* [Excerpted passage]
========

Patrick Steinhardt <ps@pks.im> writes:

>> +	if (revs->do_not_die_on_missing_objects)
>> +		oidset_init(&revs->missing_objects, 0);
>> +
>
> While we're initializing the new oidset, we never clear it. We should
> probably call `oidset_clear()` in `release_revisions()`. And if we
> unconditionally initialized the oidset here then we can also call
> `oiadset_clear()` unconditionally there, which should be preferable
> given that `oidset_init()` does not allocate memory when no initial size
> was given.

Yup, I used the conditional one to match the above, but initializing
unused oidset is cheap and frees us from having to worry about
mistakes.  I like your idea much better.

>> +
>> +	/* Missing objects to be tracked without failing traversal. */
>> +	struct oidset missing_objects;
>
> As far as I can see we only use this set to track missing commits, but
> none of the other objects. The name thus feels a bit misleading to me,
> as a reader might rightfully assume that it contains _all_ missing
> objects after the revwalk. Should we rename it to `missing_commits` to
> clarify?

Again, very good suggestion.

Thanks.

^ permalink raw reply	[flat|nested] 61+ messages in thread

* Re: [PATCH v5 3/3] rev-list: add commit object support in `--missing` option
  2023-10-26 10:11         ` [PATCH v5 3/3] rev-list: add commit object support in `--missing` option Karthik Nayak
@ 2023-10-27  6:25           ` Patrick Steinhardt
  2023-10-27  7:54             ` Karthik Nayak
  2023-10-27  7:59             ` Karthik Nayak
  0 siblings, 2 replies; 61+ messages in thread
From: Patrick Steinhardt @ 2023-10-27  6:25 UTC (permalink / raw)
  To: Karthik Nayak; +Cc: git, gitster

[-- Attachment #1: Type: text/plain, Size: 8377 bytes --]

On Thu, Oct 26, 2023 at 12:11:09PM +0200, Karthik Nayak wrote:
> The `--missing` object option in rev-list currently works only with
> missing blobs/trees. For missing commits the revision walker fails with
> a fatal error.
> 
> Let's extend the functionality of `--missing` option to also support
> commit objects. This is done by adding a `missing_objects` field to
> `rev_info`. This field is an `oidset` to which we'll add the missing
> commits as we encounter them. The revision walker will now continue the
> traversal and call `show_commit()` even for missing commits. In rev-list
> we can then check if the commit is a missing commit and call the
> existing code for parsing `--missing` objects.

========

(Records from a data collection)
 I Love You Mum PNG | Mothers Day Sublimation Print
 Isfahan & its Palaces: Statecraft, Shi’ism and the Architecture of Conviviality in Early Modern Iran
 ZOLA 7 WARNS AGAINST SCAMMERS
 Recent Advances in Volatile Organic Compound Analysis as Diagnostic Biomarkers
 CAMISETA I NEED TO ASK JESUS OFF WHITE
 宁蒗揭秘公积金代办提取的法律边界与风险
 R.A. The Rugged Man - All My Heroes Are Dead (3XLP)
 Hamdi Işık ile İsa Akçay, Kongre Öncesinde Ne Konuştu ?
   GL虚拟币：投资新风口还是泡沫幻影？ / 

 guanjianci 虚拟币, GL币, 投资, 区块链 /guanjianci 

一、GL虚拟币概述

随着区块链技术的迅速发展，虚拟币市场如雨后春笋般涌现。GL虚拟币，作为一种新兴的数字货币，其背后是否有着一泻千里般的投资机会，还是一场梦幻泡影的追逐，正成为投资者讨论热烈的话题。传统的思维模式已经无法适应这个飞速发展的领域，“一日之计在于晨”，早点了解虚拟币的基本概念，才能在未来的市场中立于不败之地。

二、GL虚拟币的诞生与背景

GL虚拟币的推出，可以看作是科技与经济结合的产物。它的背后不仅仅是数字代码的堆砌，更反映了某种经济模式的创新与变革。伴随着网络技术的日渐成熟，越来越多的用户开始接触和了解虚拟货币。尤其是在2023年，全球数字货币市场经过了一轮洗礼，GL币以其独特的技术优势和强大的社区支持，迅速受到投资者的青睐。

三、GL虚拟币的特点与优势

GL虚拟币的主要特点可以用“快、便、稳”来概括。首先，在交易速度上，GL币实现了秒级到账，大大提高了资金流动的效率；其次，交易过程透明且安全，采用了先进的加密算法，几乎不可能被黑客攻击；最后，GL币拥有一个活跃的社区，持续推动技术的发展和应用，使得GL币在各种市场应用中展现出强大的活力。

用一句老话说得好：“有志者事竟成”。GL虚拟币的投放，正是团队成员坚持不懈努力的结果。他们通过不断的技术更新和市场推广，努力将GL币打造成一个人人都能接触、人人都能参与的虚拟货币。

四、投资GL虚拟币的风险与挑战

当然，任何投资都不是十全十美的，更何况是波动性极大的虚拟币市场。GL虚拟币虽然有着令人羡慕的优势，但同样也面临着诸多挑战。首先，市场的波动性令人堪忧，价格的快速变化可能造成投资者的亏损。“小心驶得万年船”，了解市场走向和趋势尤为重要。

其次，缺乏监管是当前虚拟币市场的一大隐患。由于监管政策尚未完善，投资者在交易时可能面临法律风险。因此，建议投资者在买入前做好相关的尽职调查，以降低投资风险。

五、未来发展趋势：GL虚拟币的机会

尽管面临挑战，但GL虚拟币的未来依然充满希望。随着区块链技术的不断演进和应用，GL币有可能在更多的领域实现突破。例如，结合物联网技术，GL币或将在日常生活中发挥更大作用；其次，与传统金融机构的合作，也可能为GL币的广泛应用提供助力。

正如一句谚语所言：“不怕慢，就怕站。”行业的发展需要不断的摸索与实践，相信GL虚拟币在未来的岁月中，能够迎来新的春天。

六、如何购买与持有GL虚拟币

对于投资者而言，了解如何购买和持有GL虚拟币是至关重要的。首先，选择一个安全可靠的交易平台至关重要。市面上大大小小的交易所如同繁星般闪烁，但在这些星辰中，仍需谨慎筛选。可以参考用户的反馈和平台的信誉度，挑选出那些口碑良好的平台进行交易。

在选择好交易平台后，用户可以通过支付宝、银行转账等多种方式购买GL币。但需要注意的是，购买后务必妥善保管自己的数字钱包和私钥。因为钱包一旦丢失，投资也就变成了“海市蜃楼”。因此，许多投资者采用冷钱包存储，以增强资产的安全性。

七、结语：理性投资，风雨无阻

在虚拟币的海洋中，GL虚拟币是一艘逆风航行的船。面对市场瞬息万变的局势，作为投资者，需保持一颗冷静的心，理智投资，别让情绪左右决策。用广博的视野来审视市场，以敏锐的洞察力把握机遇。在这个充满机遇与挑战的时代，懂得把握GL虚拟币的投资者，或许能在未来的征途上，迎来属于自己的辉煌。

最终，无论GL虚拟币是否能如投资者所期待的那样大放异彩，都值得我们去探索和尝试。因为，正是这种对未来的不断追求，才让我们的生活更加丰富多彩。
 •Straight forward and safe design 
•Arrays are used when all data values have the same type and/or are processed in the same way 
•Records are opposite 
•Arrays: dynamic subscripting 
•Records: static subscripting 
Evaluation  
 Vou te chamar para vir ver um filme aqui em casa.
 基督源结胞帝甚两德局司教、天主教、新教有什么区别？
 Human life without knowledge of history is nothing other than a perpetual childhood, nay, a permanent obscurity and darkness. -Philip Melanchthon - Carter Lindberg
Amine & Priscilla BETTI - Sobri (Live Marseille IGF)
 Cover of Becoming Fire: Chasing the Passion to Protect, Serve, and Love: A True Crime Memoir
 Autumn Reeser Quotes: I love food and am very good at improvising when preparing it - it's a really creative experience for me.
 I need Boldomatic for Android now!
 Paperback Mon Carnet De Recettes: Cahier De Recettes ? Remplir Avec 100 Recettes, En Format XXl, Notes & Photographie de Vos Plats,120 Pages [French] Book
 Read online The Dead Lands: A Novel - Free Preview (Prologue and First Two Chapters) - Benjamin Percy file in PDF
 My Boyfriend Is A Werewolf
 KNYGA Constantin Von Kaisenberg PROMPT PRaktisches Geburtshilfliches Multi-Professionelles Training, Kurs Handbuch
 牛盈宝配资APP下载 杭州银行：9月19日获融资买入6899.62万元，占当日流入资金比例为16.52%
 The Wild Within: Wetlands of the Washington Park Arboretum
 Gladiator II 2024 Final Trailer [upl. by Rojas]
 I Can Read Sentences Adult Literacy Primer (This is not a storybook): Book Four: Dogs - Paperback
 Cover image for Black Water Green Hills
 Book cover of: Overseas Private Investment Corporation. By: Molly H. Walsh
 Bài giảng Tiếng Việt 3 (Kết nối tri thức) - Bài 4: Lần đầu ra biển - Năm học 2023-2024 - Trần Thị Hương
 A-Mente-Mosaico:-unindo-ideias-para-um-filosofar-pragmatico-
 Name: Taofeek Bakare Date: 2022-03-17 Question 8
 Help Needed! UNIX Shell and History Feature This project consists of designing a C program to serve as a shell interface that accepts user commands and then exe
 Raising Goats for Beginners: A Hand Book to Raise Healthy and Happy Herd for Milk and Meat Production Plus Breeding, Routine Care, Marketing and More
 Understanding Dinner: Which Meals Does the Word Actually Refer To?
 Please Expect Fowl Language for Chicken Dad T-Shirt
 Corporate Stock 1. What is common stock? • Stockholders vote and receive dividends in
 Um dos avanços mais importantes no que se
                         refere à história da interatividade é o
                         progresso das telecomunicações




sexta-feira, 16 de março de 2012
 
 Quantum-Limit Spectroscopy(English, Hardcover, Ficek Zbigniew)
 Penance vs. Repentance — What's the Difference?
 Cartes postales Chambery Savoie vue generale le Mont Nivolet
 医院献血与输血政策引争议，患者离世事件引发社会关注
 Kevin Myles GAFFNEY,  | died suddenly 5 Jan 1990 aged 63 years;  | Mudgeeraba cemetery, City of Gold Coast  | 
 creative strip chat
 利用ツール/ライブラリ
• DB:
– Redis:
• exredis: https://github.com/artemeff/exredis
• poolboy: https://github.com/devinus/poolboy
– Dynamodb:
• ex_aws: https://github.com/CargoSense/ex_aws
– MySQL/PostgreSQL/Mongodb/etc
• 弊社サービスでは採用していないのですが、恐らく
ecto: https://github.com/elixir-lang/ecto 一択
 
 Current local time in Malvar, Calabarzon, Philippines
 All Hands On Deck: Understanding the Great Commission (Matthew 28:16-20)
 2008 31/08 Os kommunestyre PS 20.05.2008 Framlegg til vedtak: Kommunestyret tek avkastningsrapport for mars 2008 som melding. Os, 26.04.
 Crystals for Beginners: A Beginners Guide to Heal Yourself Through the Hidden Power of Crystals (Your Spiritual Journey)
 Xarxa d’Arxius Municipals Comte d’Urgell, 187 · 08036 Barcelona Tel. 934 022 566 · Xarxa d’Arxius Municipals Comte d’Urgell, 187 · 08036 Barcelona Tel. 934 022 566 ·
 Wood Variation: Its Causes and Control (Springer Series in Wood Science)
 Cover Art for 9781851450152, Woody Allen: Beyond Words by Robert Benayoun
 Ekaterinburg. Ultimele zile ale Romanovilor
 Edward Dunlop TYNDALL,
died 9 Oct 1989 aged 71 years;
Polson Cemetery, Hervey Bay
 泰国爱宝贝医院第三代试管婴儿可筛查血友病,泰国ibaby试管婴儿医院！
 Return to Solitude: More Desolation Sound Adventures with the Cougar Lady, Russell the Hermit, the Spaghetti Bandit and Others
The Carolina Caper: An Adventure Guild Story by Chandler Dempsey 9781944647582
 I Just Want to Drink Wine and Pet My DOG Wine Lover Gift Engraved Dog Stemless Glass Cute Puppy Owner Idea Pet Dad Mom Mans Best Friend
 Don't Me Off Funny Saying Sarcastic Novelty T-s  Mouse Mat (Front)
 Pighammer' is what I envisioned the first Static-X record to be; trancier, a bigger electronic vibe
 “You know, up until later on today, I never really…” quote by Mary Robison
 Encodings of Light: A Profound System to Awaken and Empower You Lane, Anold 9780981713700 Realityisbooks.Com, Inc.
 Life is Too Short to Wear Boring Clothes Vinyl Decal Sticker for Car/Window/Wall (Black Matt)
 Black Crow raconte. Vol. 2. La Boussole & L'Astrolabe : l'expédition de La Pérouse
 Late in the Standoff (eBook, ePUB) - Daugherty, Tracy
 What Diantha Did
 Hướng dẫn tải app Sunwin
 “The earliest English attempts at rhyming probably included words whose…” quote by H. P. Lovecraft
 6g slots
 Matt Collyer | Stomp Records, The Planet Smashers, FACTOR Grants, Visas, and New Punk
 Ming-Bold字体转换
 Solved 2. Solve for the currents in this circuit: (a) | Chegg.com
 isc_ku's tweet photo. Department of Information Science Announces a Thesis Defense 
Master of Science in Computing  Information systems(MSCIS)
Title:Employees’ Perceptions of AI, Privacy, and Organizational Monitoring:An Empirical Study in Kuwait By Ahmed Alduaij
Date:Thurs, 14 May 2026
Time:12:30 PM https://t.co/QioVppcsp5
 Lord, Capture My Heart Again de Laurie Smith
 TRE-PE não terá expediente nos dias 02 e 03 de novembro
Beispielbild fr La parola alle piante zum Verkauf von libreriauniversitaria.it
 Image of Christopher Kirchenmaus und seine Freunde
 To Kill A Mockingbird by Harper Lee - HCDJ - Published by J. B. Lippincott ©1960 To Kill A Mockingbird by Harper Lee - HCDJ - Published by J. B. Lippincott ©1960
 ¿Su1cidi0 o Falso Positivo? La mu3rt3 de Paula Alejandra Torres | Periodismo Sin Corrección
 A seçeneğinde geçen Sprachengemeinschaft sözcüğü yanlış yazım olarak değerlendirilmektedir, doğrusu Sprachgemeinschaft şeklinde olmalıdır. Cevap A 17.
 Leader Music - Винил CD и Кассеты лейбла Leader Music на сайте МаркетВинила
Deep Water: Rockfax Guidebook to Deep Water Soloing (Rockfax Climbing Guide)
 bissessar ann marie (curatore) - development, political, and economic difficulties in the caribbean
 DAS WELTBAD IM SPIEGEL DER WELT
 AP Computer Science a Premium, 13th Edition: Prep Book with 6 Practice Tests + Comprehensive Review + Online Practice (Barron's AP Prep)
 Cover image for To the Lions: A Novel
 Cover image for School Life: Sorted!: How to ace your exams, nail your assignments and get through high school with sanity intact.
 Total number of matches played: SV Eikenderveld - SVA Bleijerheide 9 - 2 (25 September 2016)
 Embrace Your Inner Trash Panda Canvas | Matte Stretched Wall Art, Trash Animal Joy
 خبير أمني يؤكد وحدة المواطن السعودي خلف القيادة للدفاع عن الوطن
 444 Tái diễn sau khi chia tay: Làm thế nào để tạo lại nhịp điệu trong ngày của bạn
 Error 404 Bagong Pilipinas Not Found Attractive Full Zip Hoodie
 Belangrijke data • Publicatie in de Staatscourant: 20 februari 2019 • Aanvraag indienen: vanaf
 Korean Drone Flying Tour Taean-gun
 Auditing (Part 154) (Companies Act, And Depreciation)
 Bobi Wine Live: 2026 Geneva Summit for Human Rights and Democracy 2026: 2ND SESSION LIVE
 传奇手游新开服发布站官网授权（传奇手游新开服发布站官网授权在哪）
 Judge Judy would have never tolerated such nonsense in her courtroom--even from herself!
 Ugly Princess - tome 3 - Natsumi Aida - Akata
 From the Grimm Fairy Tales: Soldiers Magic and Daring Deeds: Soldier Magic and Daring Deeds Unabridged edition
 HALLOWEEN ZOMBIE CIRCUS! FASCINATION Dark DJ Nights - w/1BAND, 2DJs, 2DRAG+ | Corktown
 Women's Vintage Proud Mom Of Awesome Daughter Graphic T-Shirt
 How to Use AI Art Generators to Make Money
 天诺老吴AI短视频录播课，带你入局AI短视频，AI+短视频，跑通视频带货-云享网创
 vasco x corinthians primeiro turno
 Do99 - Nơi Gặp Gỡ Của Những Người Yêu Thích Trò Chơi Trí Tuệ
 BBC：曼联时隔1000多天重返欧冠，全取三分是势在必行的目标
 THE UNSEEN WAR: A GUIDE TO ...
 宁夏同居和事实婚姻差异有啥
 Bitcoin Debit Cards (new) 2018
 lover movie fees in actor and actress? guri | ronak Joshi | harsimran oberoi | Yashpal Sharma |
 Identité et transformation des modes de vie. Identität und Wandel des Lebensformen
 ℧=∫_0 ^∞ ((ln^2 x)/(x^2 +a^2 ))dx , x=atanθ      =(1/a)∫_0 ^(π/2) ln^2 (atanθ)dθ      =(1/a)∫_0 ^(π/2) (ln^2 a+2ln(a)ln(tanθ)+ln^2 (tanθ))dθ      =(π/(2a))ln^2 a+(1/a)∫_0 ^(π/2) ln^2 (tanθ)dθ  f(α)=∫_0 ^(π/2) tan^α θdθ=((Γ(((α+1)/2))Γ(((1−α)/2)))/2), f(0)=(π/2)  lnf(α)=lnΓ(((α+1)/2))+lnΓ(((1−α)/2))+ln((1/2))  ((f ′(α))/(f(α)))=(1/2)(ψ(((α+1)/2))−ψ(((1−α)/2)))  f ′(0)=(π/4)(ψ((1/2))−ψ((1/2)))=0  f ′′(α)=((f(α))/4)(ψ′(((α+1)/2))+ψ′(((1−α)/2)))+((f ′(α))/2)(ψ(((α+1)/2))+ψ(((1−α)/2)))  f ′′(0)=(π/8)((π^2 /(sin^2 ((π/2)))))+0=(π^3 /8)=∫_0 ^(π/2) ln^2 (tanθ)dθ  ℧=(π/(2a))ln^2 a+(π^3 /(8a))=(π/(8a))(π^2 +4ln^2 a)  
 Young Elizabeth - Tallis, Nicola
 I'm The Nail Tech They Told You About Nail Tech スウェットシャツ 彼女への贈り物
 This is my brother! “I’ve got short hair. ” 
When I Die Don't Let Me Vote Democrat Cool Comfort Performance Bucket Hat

========

* [Tasks to carry out]
**1.** Answer these questions about the rev-list patch discussion:
(a) In which function does the reviewer suggest calling `oidset_clear()`?
(b) What name is proposed as a replacement for the `missing_objects` field?
(c) What happens with missing commits when the revision walker runs under the current `--missing` option?
**2.** Continue the rev-list patch discussion from the point at which it stops.

* [Activity answers]
**1.**
(a) `release_revisions()`
(b) `missing_commits`
(c) The revision walker fails with a fatal error.

**2.**
> 
> A scenario where this option would be used is to find the boundary
> objects between different object directories. Consider a repository with
> a main object directory (GIT_OBJECT_DIRECTORY) and one or more alternate
> object directories (GIT_ALTERNATE_OBJECT_DIRECTORIES). In such a
> repository, using the `--missing=print` option while disabling the
> alternate object directory allows us to find the boundary objects
> between the main and alternate object directory.
> 
> Helped-by: Patrick Steinhardt <ps@pks.im>
> Helped-by: Junio C Hamano <gitster@pobox.com>
> Signed-off-by: Karthik Nayak <karthik.188@gmail.com>
> ---
>  builtin/rev-list.c          |  6 +++
>  list-objects.c              |  3 ++
>  revision.c                  | 17 ++++++++-
>  revision.h                  |  4 ++
>  t/t6022-rev-list-missing.sh | 74 +++++++++++++++++++++++++++++++++++++
>  5 files changed, 102 insertions(+), 2 deletions(-)
>  create mode 100755 t/t6022-rev-list-missing.sh
> 
> diff --git a/builtin/rev-list.c b/builtin/rev-list.c
> index 98542e8b3c..181353dcf5 100644
> --- a/builtin/rev-list.c
> +++ b/builtin/rev-list.c
> @@ -149,6 +149,12 @@ static void show_commit(struct commit *commit, void *data)
>  
>  	display_progress(progress, ++progress_counter);
>  
> +	if (revs->do_not_die_on_missing_objects &&
> +	    oidset_contains(&revs->missing_commits, &commit->object.oid)) {
> +		finish_object__ma(&commit->object);
> +		return;
> +	}
> +
>  	if (show_disk_usage)
>  		total_disk_usage += get_object_disk_usage(&commit->object);
>  
> diff --git a/list-objects.c b/list-objects.c
> index 47296dff2f..f4e1104b56 100644
> --- a/list-objects.c
> +++ b/list-objects.c
> @@ -389,6 +389,9 @@ static void do_traverse(struct traversal_context *ctx)
>  		 */
>  		if (!ctx->revs->tree_objects)
>  			; /* do not bother loading tree */
> +		else if (ctx->revs->do_not_die_on_missing_objects &&
> +			 oidset_contains(&ctx->revs->missing_commits, &commit->object.oid))
> +			;
>  		else if (repo_get_commit_tree(the_repository, commit)) {
>  			struct tree *tree = repo_get_commit_tree(the_repository,
>  								 commit);
> diff --git a/revision.c b/revision.c
> index 219dc76716..738bacad08 100644
> --- a/revision.c
> +++ b/revision.c
> @@ -6,6 +6,7 @@
>  #include "object-name.h"
>  #include "object-file.h"
>  #include "object-store-ll.h"
> +#include "oidset.h"
>  #include "tag.h"
>  #include "blob.h"
>  #include "tree.h"
> @@ -1112,6 +1113,9 @@ static int process_parents(struct rev_info *revs, struct commit *commit,
>  
>  	if (commit->object.flags & ADDED)
>  		return 0;
> +	if (revs->do_not_die_on_missing_objects &&
> +	    oidset_contains(&revs->missing_commits, &commit->object.oid))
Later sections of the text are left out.